忠臣蔵がなぜ300年近くも愛されてきたのか?文楽の「通し」を観るとよくわかるその理由
■ 赤穂浪士事件を題材に、リアルな演出や人間模様で大人気に 赤穂浪士事件を題材にした歌舞伎や浄瑠璃、浮世草子などはそれまでもさまざまつくられてきたが、『仮名手本忠臣蔵』があまりによくできているため、現在に至るまで実際の事件のことも「忠臣蔵」と呼ぶようになった。上演回数も圧倒的に多く、不入りの際の切り札として使われてきた、いわばテッパン演目だ。 文楽や歌舞伎といえば、主筋の首の代わりに自分の子など他の者の首を差し出す「偽首(にせくび 贋首とも)」など現代の私たちには受け入れ難い事態や、お姫さまに狐がのりうつって宙を飛ぶなどのおとぎ話のような設定がよく出てくるが、『仮名手本忠臣蔵』にはそれがない。 隈取(くまどり)の首(かしら)も出てこないし、衣裳も写実的。御殿で傷害事件を起こした塩谷判官は切腹となり、領地は没収(会社でいうなら倒産)。主君の無念を果たそうという者もいれば、それよりお家の資産を山分けして新しい人生をという声も上がったり、そんな騒動のさなかに逢い引きしていた恋人たち(文楽の常で女性の方が積極的)が騒動の最中の城内に戻れず、女の実家に身を寄せたり、と、リアルな人間模様が繰り広げられる。 竹本座での初演後すぐに歌舞伎にも移されこちらも大人気となった。 人形浄瑠璃に敬意を払い、大序(だいじょ)「鶴が岡兜改め(つるがおかかぶとあらため)の段」冒頭では、舞台上の役者たちはみんな下を向いて人形のように動かず、名前を呼ばれて初めて息を吹き返したように動き始めるという演出になっている。 また、五段目に登場する斧定九郎(おのさだくろう)を元々の山賊姿から、白塗り・黒紋付の着流しという、悪くてかっこいい色悪(いろあく)姿にしたのは歌舞伎役者の工夫で、それが人形浄瑠璃に取り入れられるという逆輸入パターンもある。

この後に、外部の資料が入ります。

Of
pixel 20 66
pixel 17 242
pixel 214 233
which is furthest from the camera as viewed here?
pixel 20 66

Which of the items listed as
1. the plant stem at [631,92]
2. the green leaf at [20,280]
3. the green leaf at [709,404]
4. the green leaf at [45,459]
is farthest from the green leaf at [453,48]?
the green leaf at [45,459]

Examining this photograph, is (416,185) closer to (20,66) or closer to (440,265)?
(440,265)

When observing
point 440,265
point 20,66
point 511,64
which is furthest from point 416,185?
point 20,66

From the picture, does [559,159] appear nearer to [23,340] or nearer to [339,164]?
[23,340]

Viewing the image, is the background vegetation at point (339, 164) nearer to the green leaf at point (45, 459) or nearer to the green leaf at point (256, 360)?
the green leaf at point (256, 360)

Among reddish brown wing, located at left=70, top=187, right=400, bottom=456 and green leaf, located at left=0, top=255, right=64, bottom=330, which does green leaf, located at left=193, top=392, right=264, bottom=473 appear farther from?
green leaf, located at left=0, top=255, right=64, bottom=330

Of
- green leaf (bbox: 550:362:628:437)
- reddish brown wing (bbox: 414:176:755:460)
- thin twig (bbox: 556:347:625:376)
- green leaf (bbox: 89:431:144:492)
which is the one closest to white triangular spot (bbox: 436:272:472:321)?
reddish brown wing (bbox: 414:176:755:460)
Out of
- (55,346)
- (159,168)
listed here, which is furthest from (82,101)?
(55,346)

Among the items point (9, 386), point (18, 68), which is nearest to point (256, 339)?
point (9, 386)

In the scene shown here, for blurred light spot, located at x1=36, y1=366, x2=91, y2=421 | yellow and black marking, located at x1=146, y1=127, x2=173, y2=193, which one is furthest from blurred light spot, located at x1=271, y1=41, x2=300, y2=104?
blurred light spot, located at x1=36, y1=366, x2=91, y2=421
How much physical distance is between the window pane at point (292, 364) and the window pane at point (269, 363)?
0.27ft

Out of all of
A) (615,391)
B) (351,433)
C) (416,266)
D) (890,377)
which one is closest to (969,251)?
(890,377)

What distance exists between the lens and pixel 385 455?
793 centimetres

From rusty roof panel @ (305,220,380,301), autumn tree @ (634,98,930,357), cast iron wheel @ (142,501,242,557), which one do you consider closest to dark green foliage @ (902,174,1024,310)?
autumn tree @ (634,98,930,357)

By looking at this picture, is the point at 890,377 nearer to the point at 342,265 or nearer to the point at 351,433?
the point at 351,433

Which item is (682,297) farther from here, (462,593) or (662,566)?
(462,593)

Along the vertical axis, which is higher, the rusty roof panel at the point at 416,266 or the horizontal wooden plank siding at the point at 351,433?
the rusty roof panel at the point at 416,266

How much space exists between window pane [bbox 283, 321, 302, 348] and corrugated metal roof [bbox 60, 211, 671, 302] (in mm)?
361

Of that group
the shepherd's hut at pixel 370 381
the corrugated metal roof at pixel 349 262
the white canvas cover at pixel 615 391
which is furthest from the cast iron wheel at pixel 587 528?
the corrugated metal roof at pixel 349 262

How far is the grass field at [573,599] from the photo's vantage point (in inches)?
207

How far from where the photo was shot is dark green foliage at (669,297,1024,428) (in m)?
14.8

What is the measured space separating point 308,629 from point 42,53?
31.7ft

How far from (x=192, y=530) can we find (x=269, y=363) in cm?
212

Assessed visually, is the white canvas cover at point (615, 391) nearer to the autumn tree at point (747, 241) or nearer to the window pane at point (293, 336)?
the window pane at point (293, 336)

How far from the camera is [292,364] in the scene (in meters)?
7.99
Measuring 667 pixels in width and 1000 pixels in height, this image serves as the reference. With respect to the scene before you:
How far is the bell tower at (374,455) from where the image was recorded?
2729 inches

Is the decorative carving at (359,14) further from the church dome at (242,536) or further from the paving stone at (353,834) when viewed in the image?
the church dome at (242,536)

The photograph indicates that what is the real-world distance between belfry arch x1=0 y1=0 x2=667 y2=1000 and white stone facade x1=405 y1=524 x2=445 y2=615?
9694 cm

■ 通しならではの見どころ満載。東京から気軽に日帰りも可能 2016年東京・国立劇場小劇場(現在休場中)での『仮名手本忠臣蔵』通し公演は二部制、第一部は10時半開演で大序から六段目「早野勘平腹切(はやのかんぺいはらきり)の段」まで一気に、第二部は七段目「祇園一力茶屋(ぎおんいちりきぢゃや)の段」から十一段目「花水橋引揚(はなみずばしひきあげ)の段」までで、終演が21時半。まさに丸一日かけての全段通しだった。演者は大変、観る側もへとへと。ある意味「修行」だった、という声もよく聞いた。 今回、大阪・国立文楽劇場11月公演での「通し」は、11時開演の第1部が大序から四段目「城明渡しの段」まで、第2部は五段目「山崎街道出合いの段」から七段目「祇園一力茶屋の段」までで、20時半終演予定。東京からの日帰りも可能な上演時間となっている。歌舞伎などでよく上演されるエピソードが押さえられており、第2部の冒頭には『靱猿(うつぼざる)』という狂言を元にした和める演目も配され、気軽に観にいける。 配役表を見るとわかるように、人形遣いはひとつの役を通して遣う。このたび文化功労者に選ばれた吉田和生(よしだかずお)は塩谷判官を、桐竹勘十郎(きりたけかんじゅうろう)は早野勘平を、吉田玉男(よしだたまお)は大星由良助を。四段目で敵討の決意をかためた由良助は、それを腹に持って七段目の祇園一力茶屋での遊蕩三昧を演じるのだが、その度量の大きい人間像が、ひとりが通して人形を遣うことでより伝わってくる。 早野勘平も、三段目の美しい若侍が五段目では落ちぶれて猟師の姿となり、六段目で切腹するに至る過程をひとりの人間として見せるのが、文楽の通しのよさなのである。 『仮名手本忠臣蔵』ならでは特別な演出も面白い。 四段目「塩谷判官切腹の段」は「通さん場」といわれ、客席への出入りが禁じられてきたが、今回も途中退出・入場ともにご遠慮を。厳粛な空気のなか、判官の最期を固唾を呑んで見守る。着信音が鳴ったら台無しなので、スマートフォンなどの電源を切るのをお忘れなく。 七段目『祇園一力茶屋の段』では太夫に注目を。文楽では通常、舞台上手(客席から見て右)に設えられた出語り床(でがたりゆか)でひとりの太夫がすべての登場人物を語り分けるのだが、七段目はひとり一役担当となり、計12人もの太夫が登場する。 しかもそのうち、寺岡平右衛門(てらおかへいえもん)役の太夫は、人形・平右衛門登場に合わせて舞台の下手(客席から見て左)に出てきて、無本で語るのだ。詞章の書かれた床本(ゆかほん)も、それを置くための漆塗りの見台(けんだい)もなし。上手の太夫との緊迫した掛け合いが聴きどころ。今回は竹本織太夫(たけもとおりたゆう)が平右衛門を勤める。